Would you retype, word for word, the line with "What is the precise" and every line after it through the end of the records below?

— Begin Records supplied —

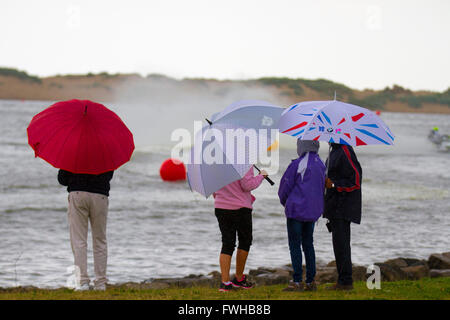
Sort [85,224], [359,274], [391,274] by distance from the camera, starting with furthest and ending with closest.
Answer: [359,274]
[391,274]
[85,224]

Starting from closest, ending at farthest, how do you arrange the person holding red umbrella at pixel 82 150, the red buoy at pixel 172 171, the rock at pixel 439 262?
1. the person holding red umbrella at pixel 82 150
2. the rock at pixel 439 262
3. the red buoy at pixel 172 171

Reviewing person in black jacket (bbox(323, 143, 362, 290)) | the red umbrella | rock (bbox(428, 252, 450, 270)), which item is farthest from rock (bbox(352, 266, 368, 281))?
the red umbrella

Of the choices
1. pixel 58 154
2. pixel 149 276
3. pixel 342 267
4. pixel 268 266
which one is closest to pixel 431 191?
pixel 268 266

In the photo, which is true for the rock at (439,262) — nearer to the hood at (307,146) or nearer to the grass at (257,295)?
the grass at (257,295)

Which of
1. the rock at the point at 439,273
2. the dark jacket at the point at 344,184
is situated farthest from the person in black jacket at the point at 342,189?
the rock at the point at 439,273

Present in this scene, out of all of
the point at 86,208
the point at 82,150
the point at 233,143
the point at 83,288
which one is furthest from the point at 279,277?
the point at 82,150

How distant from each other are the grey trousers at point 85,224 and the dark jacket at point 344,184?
263 centimetres

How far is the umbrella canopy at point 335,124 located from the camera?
7.21 metres

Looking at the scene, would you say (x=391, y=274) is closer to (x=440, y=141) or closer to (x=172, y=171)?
(x=172, y=171)

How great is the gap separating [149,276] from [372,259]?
4904 millimetres

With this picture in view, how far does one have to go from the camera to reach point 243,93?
382 feet

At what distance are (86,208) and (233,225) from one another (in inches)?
67.1

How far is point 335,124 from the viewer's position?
729cm
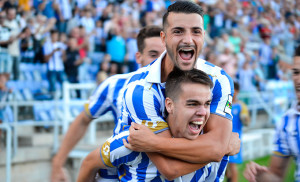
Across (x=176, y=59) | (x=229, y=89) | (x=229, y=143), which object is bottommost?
(x=229, y=143)

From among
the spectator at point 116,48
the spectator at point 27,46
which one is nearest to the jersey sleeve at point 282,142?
the spectator at point 27,46

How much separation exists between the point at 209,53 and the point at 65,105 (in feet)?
19.8

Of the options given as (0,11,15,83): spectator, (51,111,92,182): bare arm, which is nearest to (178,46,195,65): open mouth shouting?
(51,111,92,182): bare arm

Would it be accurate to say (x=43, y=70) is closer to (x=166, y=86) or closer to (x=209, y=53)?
(x=209, y=53)

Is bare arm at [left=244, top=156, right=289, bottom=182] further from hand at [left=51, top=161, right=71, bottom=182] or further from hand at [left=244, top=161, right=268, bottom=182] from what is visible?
hand at [left=51, top=161, right=71, bottom=182]

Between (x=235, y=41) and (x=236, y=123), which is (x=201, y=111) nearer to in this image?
(x=236, y=123)

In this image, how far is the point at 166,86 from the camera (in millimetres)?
3164

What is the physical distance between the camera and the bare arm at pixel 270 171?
3648 millimetres

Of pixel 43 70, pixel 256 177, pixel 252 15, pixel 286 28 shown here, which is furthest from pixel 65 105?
pixel 286 28

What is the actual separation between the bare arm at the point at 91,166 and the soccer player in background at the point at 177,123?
13 mm

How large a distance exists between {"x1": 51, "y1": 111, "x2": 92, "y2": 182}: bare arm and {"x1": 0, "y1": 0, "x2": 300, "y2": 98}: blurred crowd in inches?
126

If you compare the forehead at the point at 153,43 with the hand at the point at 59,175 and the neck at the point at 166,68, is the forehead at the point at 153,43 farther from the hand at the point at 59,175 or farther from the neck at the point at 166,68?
the hand at the point at 59,175

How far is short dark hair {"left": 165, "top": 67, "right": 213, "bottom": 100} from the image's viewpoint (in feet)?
10.1

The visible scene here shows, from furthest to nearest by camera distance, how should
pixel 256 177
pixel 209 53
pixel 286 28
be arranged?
pixel 286 28
pixel 209 53
pixel 256 177
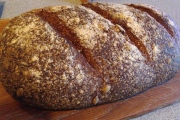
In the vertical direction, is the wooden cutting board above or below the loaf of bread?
below

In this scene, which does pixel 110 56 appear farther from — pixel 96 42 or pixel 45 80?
pixel 45 80

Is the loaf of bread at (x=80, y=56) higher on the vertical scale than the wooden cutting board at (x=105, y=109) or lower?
higher

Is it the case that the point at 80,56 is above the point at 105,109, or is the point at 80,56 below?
above

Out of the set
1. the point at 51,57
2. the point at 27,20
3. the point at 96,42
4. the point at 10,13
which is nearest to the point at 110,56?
the point at 96,42
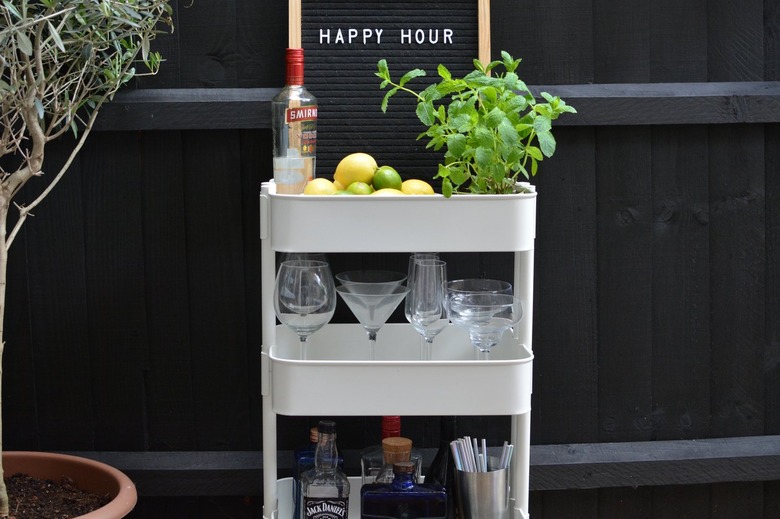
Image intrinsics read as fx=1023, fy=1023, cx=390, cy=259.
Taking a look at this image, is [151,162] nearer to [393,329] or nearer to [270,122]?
[270,122]

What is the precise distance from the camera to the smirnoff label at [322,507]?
1.95m

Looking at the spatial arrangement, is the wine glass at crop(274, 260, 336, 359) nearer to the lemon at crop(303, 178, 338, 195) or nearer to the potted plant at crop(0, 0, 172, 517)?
the lemon at crop(303, 178, 338, 195)

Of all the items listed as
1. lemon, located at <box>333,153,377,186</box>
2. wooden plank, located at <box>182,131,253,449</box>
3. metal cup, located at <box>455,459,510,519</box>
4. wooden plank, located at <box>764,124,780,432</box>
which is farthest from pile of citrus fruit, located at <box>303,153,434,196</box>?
wooden plank, located at <box>764,124,780,432</box>

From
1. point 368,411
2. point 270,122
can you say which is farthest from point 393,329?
point 270,122

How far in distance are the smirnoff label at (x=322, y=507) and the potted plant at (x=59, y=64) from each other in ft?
1.85

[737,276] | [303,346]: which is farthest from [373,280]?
[737,276]

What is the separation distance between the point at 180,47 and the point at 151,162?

— End Records supplied —

→ Answer
What is the precise distance from the camera to the smirnoff label at [322,507]?
1.95m

Looking at the spatial arrangement, is the wine glass at crop(274, 260, 336, 359) nearer to the lemon at crop(303, 178, 338, 195) or nearer to the potted plant at crop(0, 0, 172, 517)?
the lemon at crop(303, 178, 338, 195)

Of all the items listed as
1. lemon, located at <box>333,153,377,186</box>
2. wooden plank, located at <box>182,131,253,449</box>
3. metal cup, located at <box>455,459,510,519</box>
4. wooden plank, located at <box>764,124,780,432</box>
which is farthest from pile of citrus fruit, located at <box>303,153,434,196</box>?
wooden plank, located at <box>764,124,780,432</box>

From
1. point 368,411
2. point 270,122
can you say which is farthest from point 393,329?
point 270,122

How far in distance are the smirnoff label at (x=322, y=507) and the potted plant at (x=59, y=64) from each other in ft?
1.85

[737,276] | [303,346]: which is farthest from [373,280]?
[737,276]

What is the separation distance between the point at 180,47 and the point at 151,162?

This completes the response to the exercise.